In sostanza il cambiamento riguarda soprattutto un certo eclettismo, un’ordine di praticabilità, il passaggio da pensieri troppo forti ai pensieri deboli e accettati in quanto tali. Certo, ci vuole una seria critica dell’economia post reaganiana, una concezione anti-liberista come quella di Paul Krugman o una critica come quella di Joseph Stiglitz rivolta alla globalizzazione gestita dalla Banca mondiale e dal Fondo monetario. Ma la scena mentale dell’homo democraticus accetta poi facilmente l’idea che per fare funzionare l’economia non ci vogliono troppe ubbie vetero-socialiste, e difatti anche a Firenze l’uomo delle lenzuolate, Pier Luigi Bersani, ha spopolato esclamando: «Compagni, le liberalizzazioni sono di sinistra!», sollevando un applauso che avrebbe fatto felice l’ispiratore della Terza via blairiana, Tony Giddens (sui cui manuali, come il classico Fondamenti di sociologia, hanno studiato intere generazioni di studenti italiani: da cui si potrebbe anche trarre l’idea che il riformismo non piove dal cielo, ma semmai dai buoni libri).
Il senso di fondo è che nell’epoca delle non-ideologie le riforme buone «sono quelle fatte da noi», soprattutto se quegli altri, la destra, nei loro cinque anni di legislatura, si sono ben guardati di liberalizzare alcunché. E se i berlusconiani, i forzisti, si sono appropriati dell’azzurro, i futuri democratici sono passati alla riscossa prendendosi il blu. Il blu del povero Rino Gaetano, cantautore bravo e ironico morto in un incidente d’auto nel 1981, capace allora di infilare in una canzone popolare (Aida) parole inusuali come «la costituente, la democrazia», ma anche, adesso, di far chiudere il congresso di Firenze con il popolo ex comunista ed ex diessino che canta in coro «ma il cielo è sempre più blu…».
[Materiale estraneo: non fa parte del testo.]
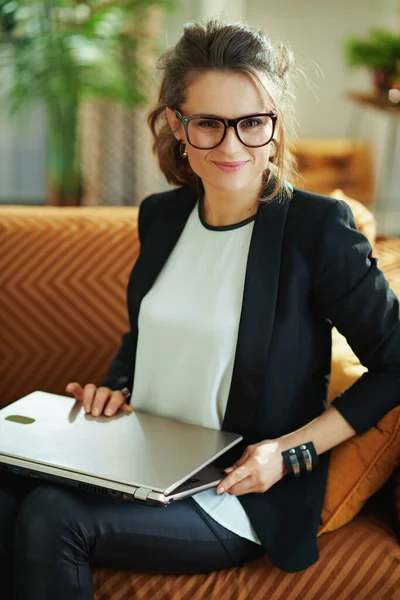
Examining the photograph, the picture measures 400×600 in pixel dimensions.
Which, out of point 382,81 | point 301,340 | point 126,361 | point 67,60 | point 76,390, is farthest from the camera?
point 382,81

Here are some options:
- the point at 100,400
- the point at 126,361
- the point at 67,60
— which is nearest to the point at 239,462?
the point at 100,400

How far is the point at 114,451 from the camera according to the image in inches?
50.8

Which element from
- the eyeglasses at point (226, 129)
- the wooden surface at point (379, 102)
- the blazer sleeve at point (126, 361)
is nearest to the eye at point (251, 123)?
the eyeglasses at point (226, 129)

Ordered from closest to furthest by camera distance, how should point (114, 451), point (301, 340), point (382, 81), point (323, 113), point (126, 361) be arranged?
1. point (114, 451)
2. point (301, 340)
3. point (126, 361)
4. point (382, 81)
5. point (323, 113)

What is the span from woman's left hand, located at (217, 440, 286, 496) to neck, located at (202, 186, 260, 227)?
42cm

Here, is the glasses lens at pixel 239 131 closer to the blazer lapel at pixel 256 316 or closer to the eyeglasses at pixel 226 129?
the eyeglasses at pixel 226 129

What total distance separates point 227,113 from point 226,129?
0.09ft

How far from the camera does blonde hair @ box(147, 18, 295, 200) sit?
132cm

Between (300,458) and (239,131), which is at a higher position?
(239,131)

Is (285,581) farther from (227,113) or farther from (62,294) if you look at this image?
(62,294)

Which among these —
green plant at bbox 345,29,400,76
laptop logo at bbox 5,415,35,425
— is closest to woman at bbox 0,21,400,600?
laptop logo at bbox 5,415,35,425

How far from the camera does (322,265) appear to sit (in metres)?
1.34

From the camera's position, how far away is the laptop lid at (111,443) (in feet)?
4.03

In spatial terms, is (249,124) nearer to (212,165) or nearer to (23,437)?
(212,165)
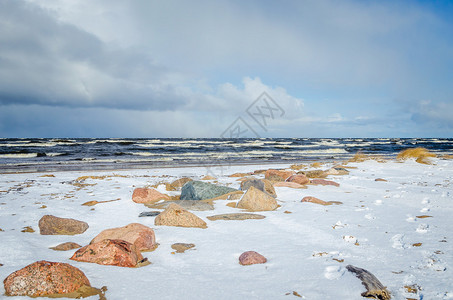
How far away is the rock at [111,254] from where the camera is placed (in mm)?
2609

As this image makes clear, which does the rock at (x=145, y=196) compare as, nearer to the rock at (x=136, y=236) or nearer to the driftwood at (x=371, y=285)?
the rock at (x=136, y=236)

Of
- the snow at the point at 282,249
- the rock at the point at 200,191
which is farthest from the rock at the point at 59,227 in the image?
the rock at the point at 200,191

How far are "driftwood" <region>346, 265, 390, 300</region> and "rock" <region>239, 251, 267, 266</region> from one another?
821mm

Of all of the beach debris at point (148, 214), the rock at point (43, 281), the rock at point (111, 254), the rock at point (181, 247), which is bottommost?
the beach debris at point (148, 214)

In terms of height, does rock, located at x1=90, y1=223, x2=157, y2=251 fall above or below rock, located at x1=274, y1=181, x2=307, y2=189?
above

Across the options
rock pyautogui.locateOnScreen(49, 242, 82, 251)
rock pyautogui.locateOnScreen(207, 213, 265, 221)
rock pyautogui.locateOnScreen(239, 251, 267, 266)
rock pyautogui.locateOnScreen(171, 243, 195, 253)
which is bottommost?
rock pyautogui.locateOnScreen(207, 213, 265, 221)

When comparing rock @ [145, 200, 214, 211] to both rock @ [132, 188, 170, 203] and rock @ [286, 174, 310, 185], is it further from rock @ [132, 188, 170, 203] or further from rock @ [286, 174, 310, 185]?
rock @ [286, 174, 310, 185]

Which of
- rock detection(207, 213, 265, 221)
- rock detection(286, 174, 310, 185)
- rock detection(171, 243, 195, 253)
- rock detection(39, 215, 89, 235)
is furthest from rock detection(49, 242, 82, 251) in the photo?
rock detection(286, 174, 310, 185)

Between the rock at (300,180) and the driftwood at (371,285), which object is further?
the rock at (300,180)

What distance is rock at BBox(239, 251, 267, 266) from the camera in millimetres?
2674

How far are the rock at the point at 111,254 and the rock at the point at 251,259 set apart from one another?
3.36 ft

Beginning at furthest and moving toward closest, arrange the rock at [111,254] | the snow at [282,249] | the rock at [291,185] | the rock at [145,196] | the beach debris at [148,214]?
1. the rock at [291,185]
2. the rock at [145,196]
3. the beach debris at [148,214]
4. the rock at [111,254]
5. the snow at [282,249]

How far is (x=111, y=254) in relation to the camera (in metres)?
2.63

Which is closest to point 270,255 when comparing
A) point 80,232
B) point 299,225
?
point 299,225
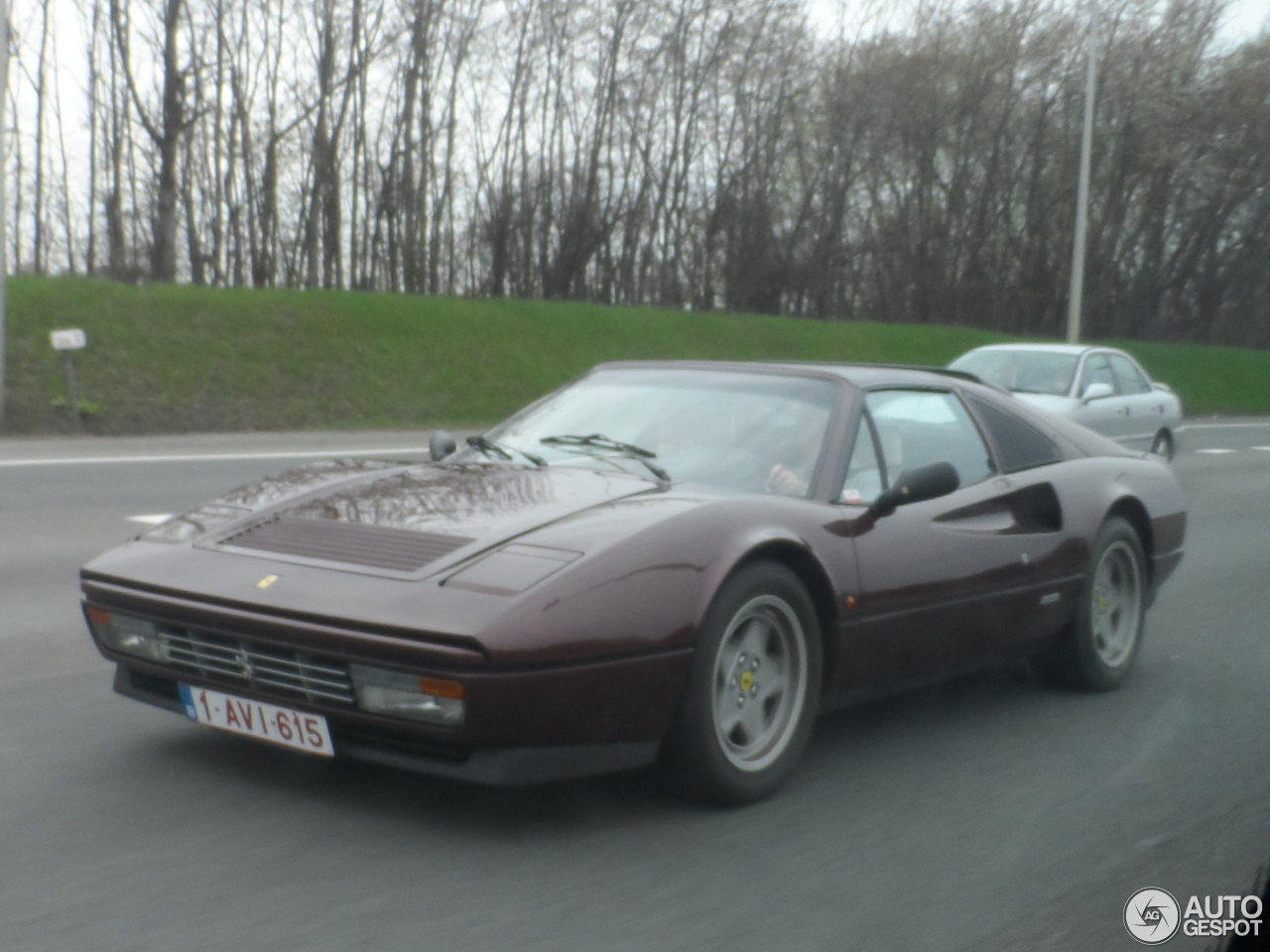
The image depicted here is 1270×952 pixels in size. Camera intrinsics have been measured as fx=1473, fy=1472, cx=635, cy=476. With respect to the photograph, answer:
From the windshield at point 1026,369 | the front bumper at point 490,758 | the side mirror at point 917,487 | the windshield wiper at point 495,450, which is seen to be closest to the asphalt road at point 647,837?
the front bumper at point 490,758

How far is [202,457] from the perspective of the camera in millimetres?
16234

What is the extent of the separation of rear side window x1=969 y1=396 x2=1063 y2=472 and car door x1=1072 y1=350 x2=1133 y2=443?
8.77 m

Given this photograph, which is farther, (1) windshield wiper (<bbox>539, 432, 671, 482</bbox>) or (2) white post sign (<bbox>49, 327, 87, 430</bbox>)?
(2) white post sign (<bbox>49, 327, 87, 430</bbox>)

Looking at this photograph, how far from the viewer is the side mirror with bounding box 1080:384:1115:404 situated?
1426cm

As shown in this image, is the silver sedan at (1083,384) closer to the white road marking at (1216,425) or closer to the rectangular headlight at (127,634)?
the rectangular headlight at (127,634)

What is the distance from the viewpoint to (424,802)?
4.01 metres

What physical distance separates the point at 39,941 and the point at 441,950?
82 cm

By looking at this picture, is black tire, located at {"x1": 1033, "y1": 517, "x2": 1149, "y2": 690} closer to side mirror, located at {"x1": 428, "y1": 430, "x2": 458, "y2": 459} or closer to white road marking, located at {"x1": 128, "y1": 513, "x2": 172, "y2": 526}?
side mirror, located at {"x1": 428, "y1": 430, "x2": 458, "y2": 459}

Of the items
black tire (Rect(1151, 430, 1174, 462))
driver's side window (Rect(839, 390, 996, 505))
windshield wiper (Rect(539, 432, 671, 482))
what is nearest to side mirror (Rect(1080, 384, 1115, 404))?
black tire (Rect(1151, 430, 1174, 462))

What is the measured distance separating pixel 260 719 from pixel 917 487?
215 centimetres

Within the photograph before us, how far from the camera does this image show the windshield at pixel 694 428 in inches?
187

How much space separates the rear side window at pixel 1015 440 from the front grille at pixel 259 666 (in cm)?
285

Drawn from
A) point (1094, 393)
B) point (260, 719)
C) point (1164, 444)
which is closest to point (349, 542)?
point (260, 719)

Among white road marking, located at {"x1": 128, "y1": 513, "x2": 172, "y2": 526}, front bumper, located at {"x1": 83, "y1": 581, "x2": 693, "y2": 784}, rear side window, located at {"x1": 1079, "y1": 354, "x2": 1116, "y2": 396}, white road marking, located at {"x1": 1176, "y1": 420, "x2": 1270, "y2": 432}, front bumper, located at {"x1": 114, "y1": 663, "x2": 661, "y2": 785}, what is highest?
rear side window, located at {"x1": 1079, "y1": 354, "x2": 1116, "y2": 396}
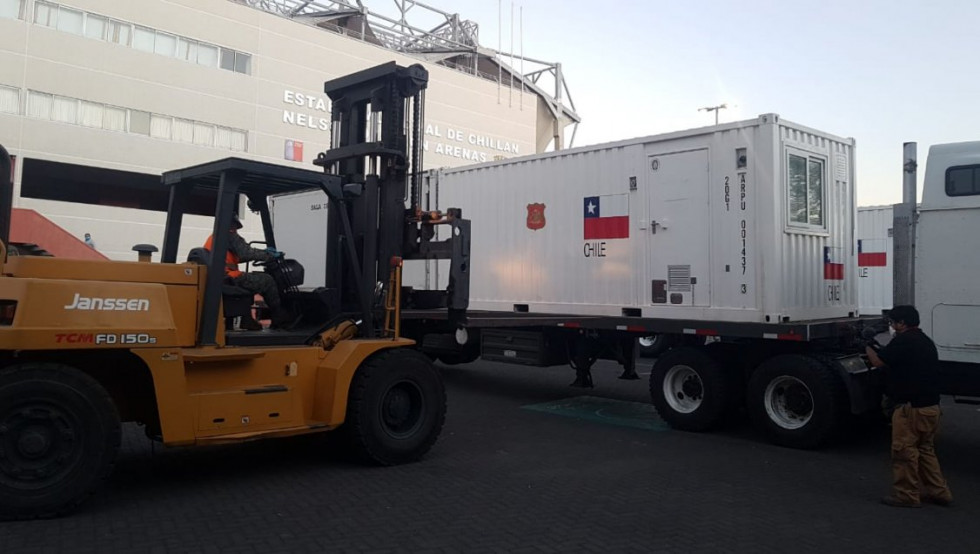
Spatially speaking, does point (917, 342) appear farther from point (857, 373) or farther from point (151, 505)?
point (151, 505)

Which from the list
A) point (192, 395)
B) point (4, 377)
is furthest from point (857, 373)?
point (4, 377)

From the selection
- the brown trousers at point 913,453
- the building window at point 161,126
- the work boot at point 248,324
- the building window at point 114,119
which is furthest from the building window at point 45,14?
the brown trousers at point 913,453

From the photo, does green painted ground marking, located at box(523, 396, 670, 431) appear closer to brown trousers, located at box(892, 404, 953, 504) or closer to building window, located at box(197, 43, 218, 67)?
brown trousers, located at box(892, 404, 953, 504)

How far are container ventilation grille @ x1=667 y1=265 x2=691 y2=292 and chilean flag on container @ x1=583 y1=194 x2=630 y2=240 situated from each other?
837 millimetres

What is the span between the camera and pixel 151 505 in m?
5.81

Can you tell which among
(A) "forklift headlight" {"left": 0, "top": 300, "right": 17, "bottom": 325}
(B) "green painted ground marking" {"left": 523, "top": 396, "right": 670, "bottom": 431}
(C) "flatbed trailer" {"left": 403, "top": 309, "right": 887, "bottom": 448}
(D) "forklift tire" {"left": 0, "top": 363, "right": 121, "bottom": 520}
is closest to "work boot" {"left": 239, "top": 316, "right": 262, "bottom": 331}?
(D) "forklift tire" {"left": 0, "top": 363, "right": 121, "bottom": 520}

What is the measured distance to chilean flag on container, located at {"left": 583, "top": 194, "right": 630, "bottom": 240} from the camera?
33.8 ft

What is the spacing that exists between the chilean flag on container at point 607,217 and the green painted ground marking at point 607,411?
8.08ft

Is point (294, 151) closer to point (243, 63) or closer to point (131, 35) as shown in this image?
point (243, 63)

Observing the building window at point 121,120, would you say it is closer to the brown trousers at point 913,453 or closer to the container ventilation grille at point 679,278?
the container ventilation grille at point 679,278

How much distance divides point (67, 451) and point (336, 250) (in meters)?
3.00

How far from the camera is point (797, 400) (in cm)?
862

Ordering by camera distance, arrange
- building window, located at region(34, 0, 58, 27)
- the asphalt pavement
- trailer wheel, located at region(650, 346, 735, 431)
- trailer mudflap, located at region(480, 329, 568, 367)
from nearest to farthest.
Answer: the asphalt pavement
trailer wheel, located at region(650, 346, 735, 431)
trailer mudflap, located at region(480, 329, 568, 367)
building window, located at region(34, 0, 58, 27)

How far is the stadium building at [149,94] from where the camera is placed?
27500 millimetres
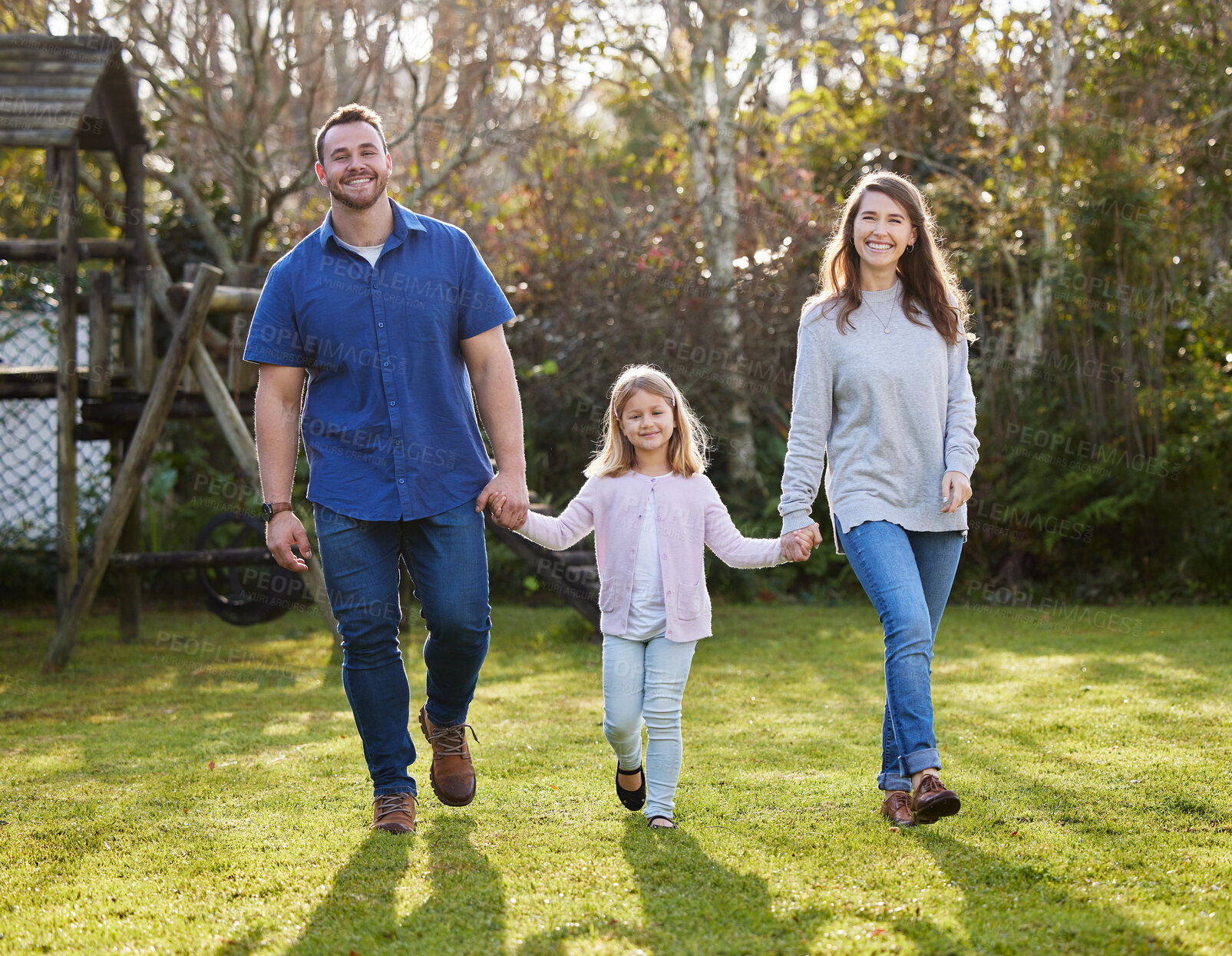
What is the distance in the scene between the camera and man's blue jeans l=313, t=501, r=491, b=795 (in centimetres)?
359

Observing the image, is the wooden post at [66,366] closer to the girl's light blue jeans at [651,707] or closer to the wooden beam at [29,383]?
the wooden beam at [29,383]

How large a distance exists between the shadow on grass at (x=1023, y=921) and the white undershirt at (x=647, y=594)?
1081mm

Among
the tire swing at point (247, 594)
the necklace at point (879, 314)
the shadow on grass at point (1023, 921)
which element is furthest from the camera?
the tire swing at point (247, 594)

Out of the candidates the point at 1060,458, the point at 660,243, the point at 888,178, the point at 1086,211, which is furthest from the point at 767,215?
the point at 888,178

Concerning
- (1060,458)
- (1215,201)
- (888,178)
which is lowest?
(1060,458)

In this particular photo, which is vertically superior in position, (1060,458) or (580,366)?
(580,366)

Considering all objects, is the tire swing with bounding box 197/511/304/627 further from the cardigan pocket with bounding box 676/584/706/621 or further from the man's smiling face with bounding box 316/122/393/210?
the cardigan pocket with bounding box 676/584/706/621

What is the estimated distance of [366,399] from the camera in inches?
143

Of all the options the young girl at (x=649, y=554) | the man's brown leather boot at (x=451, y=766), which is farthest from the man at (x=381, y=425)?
the young girl at (x=649, y=554)

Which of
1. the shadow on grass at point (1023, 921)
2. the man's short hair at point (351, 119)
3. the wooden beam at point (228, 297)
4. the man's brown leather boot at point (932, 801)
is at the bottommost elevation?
the shadow on grass at point (1023, 921)

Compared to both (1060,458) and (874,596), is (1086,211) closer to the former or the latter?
(1060,458)

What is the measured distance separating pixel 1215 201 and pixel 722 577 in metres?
5.17

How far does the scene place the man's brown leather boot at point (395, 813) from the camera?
3.62m

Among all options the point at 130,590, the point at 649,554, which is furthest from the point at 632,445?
the point at 130,590
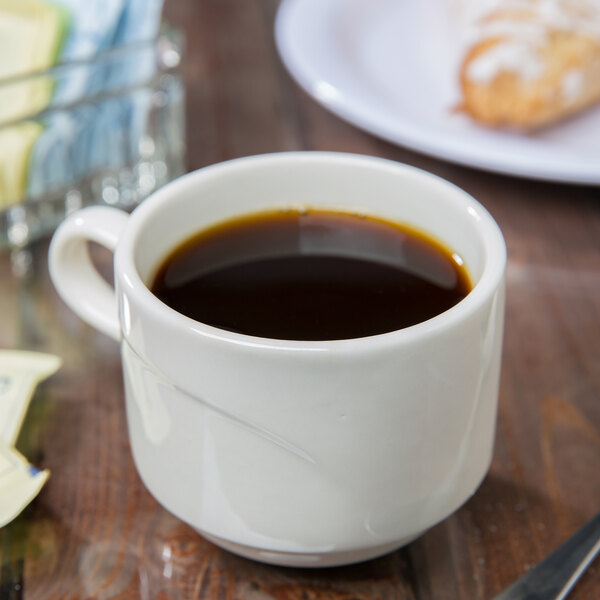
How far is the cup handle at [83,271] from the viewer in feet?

Dev’essere chiaro che il blu democratico non è un succedaneo emotivo del rosso tradizionale della sinistra. Ci vuole poco infatti, basta la playlist preparata da Luca Sofri per Piero Fassino, per capire che il blu ha una storia, una tradizione progressista. Al forum Mandela si è ascoltata la voce di Caterina Caselli che ev
ocava nel cielo del partito democratico «le macchie di blu» che si spalancano in È la pioggia che va, storico pezzo dei Rokes di Shel Shapiro, anno 1966. Ottimo: senza pedanterie, occorre riprendere il filo che negli anni Sessanta, nella fase del bipolarismo perfetto fra Beatles e Rolling Stones, si è spezzato, dividendo il mondo fra gli impegnati e i non so, fra la musica politica e la musica di consumo. Anche allora c’era il centrosinistra. La speranza è che questa volta la lieve euforia “democratica”, che pure poteva essere più intensa, non si dissolva, e che non arrivino anni plumbei: culturalmente, s’intende.